BEGIN Excerpted records

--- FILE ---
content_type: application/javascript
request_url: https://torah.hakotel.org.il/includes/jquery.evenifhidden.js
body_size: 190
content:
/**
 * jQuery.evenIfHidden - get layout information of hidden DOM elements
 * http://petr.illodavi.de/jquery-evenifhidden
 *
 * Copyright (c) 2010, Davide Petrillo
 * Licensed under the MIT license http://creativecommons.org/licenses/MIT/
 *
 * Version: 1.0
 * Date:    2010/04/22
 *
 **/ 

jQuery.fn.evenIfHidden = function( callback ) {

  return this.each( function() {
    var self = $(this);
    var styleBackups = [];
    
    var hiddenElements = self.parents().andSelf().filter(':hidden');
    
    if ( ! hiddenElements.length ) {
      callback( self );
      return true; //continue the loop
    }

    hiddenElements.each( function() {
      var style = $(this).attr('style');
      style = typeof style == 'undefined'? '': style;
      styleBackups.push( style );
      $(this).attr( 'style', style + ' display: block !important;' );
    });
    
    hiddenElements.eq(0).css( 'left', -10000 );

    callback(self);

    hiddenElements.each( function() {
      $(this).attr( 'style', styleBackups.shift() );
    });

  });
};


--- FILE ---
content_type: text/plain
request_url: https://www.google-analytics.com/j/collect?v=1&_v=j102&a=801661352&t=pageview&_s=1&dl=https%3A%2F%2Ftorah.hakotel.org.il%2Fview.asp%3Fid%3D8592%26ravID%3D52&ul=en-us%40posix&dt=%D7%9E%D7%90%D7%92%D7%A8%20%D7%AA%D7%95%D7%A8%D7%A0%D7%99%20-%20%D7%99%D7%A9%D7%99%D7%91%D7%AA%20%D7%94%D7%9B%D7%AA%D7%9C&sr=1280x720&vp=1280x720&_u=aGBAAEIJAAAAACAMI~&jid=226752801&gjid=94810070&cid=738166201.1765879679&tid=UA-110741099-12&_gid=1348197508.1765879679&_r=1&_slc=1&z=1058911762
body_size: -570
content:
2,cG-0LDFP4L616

END Excerpted records

* [Your goal] Find how many lines in the listing above contain the word "styleBackups", then state that number by itself.

* [Answer for the task] 3